- Reading text:
====

According to the National Oceanic and Atmospheric Administration (NOAA), human-induced warming of the planet will “likely cause tropical cyclones globally to be more intense on average — by 2 to 11 percent — [and] would imply an even larger percentage increase in the destructive potential per storm.”

For one student at the vigil, Hurricane Maria has hit too close to home.

Ansley Watkins, a first-year in exploration, met her friend Rocío while conducting research on the Mississippi River in Iowa two summers ago.

Rocío was born and raised in Puerto Rico and traveled to the U.S. to do research, said Watkins.

“I haven’t been able to contact her through the past two hurricanes,” Watkins said as tears welled up in her eyes. “I know she’s pretty resilient, but we do tend to keep up with each other a lot. She’s always worried about me even when nothing major is happening, so the fact that I can’t talk to her … I would just like to know [if she’s OK].”

====

- Given entries:

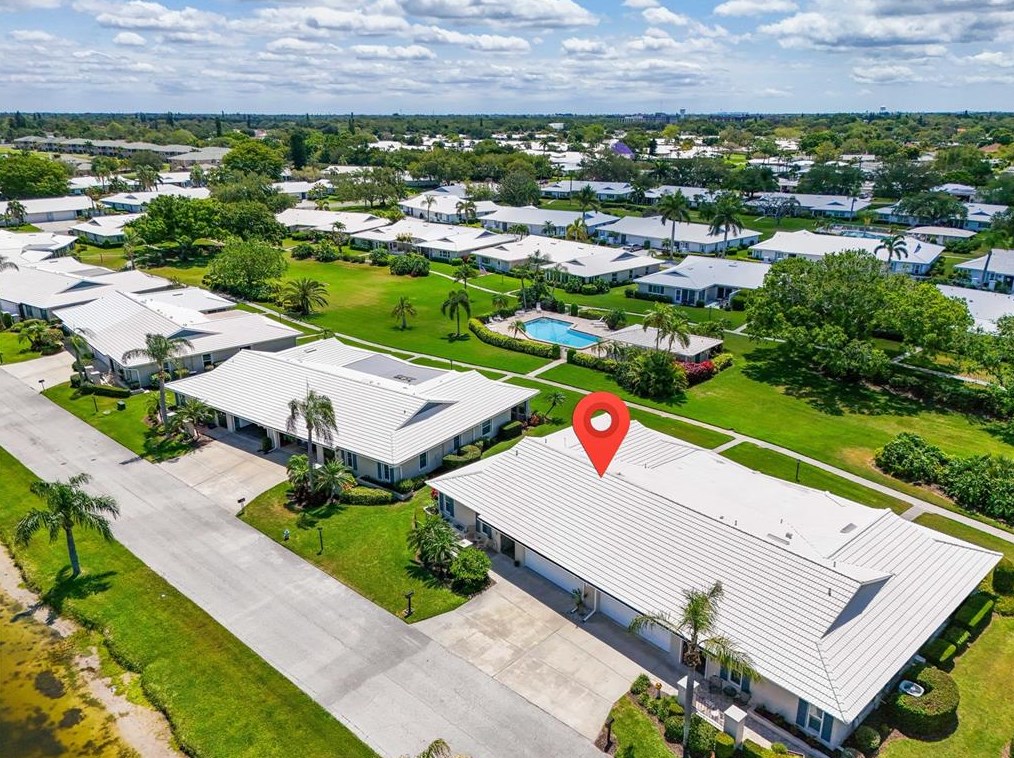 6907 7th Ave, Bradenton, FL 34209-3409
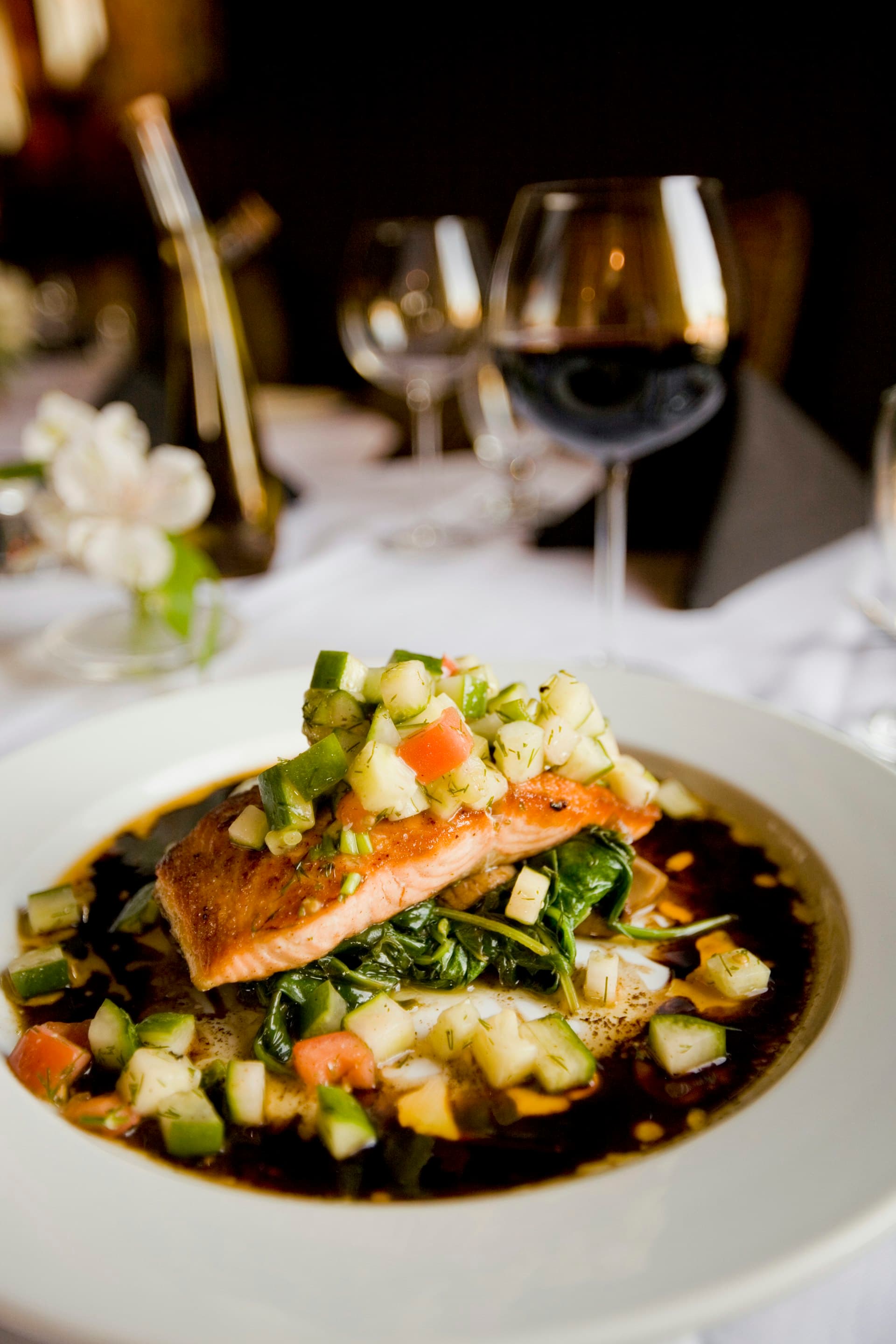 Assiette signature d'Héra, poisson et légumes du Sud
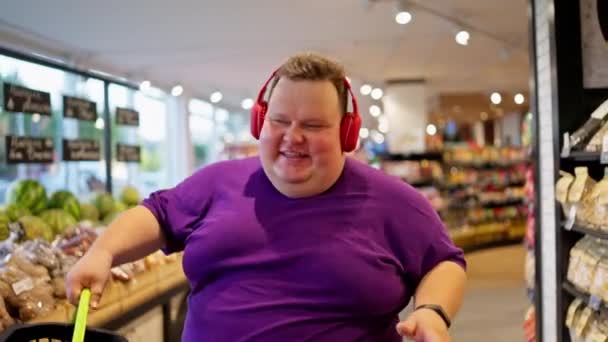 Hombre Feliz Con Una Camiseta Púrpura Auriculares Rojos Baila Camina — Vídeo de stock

====

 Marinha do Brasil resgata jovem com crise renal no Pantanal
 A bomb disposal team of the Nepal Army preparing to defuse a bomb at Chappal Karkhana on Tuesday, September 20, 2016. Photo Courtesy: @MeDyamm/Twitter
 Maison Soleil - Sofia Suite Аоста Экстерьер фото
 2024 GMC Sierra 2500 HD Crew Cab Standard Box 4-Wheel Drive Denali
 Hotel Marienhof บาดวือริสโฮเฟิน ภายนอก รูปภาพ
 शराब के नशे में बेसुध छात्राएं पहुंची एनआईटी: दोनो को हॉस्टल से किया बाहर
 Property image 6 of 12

====

- Prompt A: Copy the rows word for word, beginning at the row that has "6907 7th Ave, Bradenton, FL 34209-3409" and stopping after the row that has "Hombre Feliz Con", and omit the pictures.
- Prompt B: Resume the passage about the student vigil and Hurricane Maria, picking up after its final sentence.

- Output A:
 6907 7th Ave, Bradenton, FL 34209-3409
 Assiette signature d'Héra, poisson et légumes du Sud
 Hombre Feliz Con Una Camiseta Púrpura Auriculares Rojos Baila Camina — Vídeo de stock

- Output B:
Although her hometown in Georgia wasn’t touched by any of the storms, Watkins wanted to offer support for everyone affected — including her friend Rocío — and decided to attend the vigil after hearing about the event through her student organization, The Sierra Club Student Coalition.

Watkins stressed the importance of recognizing that climate change affects everybody

“It’s not just this generation, it’s all the generations after us,” she said.“If people don’t want to admit it directly, it does harm someone, somewhere in someway, and I think it’s really important that we try to minimize that harm.”